High Shannon Entropy: each dimension in the encoded space should have high entropy, i.e. a large amount of information encoded along that dimension. In DHE, this is guaranteed because the hash vector is dense. A counter-example is one-hot encoding, where any particular dimension will be almost always zero, hence having low entropy. Low entropy is undesirable because this means that we’re not using memory in an optimal way: DHE’s superior memory budgeting boils down to its higher Shannon Entropy.
The dense hash encoding scheme in DHE, in summary, checks all 4 of these boxes, while other algorithms such as one-hot or binary encoding only check some of them.
Experimental results
The authors evaluated the performance of DHE under multiple conditions:
using two different backbone models: MLP = a deep neural network, and GMF = a generalized matrix factorization model,
two different datasets: MovieLens-20M (movie rating prediction) and Amazon (e-commerce shopping prediction),
against 5 competing algorithms and a baseline that simply applies one-hot encoding to all ids without any hashing (the black dashed line in the figure).
over a range of GPU memory budgets from 10M to 40M model parameters on the Amazon dataset and 0.7 to 2.6M parameters on the MovieLens dataset.

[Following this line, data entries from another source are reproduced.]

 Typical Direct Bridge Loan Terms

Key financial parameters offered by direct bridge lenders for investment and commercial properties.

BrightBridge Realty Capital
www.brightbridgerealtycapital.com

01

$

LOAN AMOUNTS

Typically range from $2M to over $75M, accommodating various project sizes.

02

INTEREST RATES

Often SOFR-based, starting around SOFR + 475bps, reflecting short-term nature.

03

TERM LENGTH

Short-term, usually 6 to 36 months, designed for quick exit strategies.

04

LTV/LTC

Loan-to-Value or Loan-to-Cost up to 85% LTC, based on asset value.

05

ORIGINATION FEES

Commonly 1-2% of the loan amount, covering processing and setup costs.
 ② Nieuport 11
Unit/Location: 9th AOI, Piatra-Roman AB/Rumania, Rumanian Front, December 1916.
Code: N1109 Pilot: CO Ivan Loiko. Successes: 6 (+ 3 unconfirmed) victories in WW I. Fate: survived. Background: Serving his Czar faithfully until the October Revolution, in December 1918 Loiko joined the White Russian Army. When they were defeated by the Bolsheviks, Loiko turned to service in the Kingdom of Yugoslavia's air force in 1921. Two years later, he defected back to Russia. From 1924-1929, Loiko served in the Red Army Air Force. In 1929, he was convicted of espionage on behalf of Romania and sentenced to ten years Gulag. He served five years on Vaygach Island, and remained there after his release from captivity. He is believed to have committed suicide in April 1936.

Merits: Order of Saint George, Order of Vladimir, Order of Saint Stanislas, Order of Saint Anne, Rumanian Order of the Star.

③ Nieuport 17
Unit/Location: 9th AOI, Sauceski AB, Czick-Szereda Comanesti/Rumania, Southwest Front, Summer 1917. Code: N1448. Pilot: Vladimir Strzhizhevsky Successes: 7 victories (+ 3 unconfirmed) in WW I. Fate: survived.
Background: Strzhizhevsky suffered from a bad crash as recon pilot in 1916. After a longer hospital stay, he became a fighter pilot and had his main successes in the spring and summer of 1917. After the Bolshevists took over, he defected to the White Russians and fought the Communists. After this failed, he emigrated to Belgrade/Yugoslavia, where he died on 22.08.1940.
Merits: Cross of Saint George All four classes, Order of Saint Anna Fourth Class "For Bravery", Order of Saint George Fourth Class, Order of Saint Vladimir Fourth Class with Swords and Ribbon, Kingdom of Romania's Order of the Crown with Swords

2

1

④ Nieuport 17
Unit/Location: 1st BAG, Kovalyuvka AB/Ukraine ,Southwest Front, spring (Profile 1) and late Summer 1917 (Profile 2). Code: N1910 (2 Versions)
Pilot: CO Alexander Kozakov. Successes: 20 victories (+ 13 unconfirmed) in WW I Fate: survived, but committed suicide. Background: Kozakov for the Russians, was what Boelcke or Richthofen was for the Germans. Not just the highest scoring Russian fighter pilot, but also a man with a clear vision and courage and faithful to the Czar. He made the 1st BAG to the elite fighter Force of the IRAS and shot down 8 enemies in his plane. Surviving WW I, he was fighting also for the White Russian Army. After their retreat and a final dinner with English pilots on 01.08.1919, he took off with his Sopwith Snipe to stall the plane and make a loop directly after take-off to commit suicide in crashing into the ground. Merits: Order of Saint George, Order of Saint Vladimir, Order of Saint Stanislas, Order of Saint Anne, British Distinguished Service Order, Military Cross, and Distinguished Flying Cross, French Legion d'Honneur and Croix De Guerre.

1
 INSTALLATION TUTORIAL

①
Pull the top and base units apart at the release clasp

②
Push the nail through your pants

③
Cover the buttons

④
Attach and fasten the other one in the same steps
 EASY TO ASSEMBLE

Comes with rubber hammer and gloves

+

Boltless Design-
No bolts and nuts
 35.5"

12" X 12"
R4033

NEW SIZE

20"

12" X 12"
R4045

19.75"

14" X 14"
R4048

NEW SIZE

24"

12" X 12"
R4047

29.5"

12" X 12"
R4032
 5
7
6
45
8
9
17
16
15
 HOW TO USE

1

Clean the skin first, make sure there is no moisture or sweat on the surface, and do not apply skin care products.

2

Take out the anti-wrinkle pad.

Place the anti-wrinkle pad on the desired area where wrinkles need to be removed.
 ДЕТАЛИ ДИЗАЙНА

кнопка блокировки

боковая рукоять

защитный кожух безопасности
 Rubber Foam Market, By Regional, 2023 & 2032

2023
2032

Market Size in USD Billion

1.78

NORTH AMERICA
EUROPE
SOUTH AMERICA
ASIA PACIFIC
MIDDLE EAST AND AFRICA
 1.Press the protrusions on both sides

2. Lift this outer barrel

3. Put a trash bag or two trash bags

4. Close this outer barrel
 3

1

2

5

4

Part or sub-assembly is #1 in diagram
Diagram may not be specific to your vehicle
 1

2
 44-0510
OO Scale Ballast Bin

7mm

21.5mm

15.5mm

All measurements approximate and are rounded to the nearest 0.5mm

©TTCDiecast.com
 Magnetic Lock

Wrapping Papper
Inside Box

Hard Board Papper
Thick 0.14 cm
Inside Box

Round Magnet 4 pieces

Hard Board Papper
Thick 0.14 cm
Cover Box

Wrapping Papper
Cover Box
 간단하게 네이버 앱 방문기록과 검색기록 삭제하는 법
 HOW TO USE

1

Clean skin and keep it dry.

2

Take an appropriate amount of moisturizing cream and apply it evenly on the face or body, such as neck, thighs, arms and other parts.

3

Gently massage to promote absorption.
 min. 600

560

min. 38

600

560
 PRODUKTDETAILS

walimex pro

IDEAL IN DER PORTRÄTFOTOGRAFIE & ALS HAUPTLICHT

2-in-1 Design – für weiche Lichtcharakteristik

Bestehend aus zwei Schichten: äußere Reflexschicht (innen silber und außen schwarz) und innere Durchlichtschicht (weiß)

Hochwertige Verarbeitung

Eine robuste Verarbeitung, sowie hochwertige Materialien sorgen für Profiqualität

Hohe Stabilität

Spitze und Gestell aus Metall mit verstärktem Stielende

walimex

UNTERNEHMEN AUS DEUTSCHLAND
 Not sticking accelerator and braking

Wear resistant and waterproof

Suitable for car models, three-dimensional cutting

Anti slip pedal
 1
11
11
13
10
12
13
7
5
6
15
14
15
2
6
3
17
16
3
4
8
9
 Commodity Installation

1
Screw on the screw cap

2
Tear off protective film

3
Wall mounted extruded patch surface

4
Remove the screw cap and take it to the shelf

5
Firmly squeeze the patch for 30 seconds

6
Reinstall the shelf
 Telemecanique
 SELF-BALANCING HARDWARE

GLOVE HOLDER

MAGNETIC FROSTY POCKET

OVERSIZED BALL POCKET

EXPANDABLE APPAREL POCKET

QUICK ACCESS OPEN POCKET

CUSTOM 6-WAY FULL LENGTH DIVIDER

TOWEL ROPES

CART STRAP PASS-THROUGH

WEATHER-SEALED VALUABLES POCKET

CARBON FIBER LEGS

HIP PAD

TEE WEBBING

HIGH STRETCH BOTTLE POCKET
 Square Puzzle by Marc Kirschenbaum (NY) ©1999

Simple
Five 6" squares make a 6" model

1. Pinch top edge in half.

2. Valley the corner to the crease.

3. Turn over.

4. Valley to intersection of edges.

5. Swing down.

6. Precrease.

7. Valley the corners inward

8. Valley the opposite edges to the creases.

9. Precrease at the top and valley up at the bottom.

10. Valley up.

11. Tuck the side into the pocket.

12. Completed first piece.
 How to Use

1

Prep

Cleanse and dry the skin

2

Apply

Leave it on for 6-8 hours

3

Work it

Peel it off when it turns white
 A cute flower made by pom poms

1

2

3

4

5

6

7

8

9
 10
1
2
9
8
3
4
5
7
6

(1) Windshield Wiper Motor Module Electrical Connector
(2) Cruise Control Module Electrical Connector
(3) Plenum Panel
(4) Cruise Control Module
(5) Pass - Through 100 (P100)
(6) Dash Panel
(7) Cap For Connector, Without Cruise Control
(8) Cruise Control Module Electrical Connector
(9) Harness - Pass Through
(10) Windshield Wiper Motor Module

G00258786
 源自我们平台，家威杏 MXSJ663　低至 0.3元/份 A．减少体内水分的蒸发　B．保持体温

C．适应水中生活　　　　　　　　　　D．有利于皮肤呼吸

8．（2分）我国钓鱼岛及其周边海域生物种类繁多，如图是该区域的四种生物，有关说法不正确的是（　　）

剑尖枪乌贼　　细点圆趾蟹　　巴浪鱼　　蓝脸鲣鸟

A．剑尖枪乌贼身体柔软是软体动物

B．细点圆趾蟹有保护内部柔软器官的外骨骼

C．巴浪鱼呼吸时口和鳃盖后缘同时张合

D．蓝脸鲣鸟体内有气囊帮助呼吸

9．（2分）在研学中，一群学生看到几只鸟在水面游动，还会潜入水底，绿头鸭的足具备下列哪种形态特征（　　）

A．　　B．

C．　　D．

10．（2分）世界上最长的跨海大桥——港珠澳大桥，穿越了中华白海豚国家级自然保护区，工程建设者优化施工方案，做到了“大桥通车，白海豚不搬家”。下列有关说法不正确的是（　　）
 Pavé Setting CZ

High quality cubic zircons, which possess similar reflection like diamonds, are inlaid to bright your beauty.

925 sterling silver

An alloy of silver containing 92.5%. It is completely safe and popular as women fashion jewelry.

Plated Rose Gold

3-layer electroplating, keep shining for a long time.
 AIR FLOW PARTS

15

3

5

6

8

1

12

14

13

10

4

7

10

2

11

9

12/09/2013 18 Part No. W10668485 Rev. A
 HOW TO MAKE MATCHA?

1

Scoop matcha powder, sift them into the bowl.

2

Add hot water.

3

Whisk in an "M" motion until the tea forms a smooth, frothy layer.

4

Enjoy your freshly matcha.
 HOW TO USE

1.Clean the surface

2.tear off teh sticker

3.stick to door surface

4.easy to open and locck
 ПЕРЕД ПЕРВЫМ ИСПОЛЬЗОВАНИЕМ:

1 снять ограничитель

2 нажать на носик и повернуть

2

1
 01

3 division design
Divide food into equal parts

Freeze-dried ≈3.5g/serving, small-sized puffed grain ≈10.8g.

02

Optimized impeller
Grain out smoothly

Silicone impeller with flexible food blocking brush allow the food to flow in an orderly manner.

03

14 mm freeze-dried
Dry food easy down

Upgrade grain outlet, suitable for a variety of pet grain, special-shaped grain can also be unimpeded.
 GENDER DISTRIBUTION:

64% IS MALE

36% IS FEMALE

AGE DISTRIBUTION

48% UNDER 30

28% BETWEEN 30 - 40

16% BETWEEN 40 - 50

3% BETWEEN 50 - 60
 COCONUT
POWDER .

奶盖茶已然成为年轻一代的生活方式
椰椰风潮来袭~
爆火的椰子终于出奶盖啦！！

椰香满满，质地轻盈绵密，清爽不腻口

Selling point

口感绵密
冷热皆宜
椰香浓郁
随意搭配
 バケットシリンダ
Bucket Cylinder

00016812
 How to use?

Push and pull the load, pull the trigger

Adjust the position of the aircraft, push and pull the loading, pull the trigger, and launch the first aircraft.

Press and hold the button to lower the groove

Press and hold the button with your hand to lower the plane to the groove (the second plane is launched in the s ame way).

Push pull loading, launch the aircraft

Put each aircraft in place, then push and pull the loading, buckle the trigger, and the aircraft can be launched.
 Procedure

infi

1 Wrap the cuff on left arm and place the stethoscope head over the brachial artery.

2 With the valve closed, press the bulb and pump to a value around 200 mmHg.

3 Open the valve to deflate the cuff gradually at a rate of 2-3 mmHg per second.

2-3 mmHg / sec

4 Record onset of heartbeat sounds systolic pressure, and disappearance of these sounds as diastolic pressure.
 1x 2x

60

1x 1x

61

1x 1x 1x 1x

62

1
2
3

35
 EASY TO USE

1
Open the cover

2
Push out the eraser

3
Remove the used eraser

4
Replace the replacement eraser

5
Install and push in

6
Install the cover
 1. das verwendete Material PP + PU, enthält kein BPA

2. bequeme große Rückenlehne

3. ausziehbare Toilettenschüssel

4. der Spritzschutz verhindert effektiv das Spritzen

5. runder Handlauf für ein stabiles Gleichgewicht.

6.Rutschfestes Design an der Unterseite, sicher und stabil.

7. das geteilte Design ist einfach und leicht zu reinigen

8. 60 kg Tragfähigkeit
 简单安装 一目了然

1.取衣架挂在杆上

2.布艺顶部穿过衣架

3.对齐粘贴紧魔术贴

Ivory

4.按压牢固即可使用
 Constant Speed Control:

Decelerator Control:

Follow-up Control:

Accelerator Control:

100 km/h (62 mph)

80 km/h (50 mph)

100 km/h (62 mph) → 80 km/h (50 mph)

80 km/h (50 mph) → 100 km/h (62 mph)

The result is that DHE performs on par or better than the competing algorithms across datasets and model backbones, and works particularly well for small memory budgets, for which other algorithms may introduce too many hash collisions: in short, DHE has the most flat curve of modeling accuracy vs memory budget. On both datasets, the DHE-based model can be shrunk to around a quarter of its size without large performance degradations.
However, by design DHE comes at a cost of increased latency: we can’t simply look up embeddings any more, we have to compute them using the encoder-decoder architecture. The authors estimate DHE is about 9x slower than full embedding (without hashing), and 4.5x slower than hash-based embedding tables.
Take-away
DHE is a theoretically interesting idea, and the promise of zero hash collisions with low memory footprint could turn out to be practically useful in certain applications. However, certain hurdles remain:
Inference. Embedding tables provide O(1) embedding lookup, and DHE cannot compete with that. Keeping everything else fixed, a DHE-based system would have a lower memory footprint but higher latency. That said, it would be interesting to see if the freed up memory in DHE could be re-invested, e.g. into a larger batch size, to compensate for the latency hit.
Multi-valency. In the paper, the authors only showed the results for DHE on single-valent features, i.e. user ids and item ids. Expanding DHE to multi-valent features such as user engagement histories comes with the additional challenge of having to pass each individual item through DHE’s MLP, which can further degrade latency with a computational complexity that’s linear with the history length.
Training stability. Training embedding tables is a practice that been well established in the industry, but the encoder/decoder architecture proposed here comes with new training challenges. The authors of DHE remark that training the deep decoding network is “quite challenging”, and that one-hot based shallow networks are much easier to train. They had to apply several tricks such as Mish activation and Batch Norm to get it to work for this particular work, but there’s no guarantee that this recipe works elsewhere. Indeed, Tsang et al 2023 found inferior performance of DHE compared to competing algorithms on a different dataset.
Embedding tables aren’t going to go away any time soon. Deep Hash Embedding may just be a theoretical curiosity for now, but this could change as models become larger than ever before — and GPUs not any cheaper.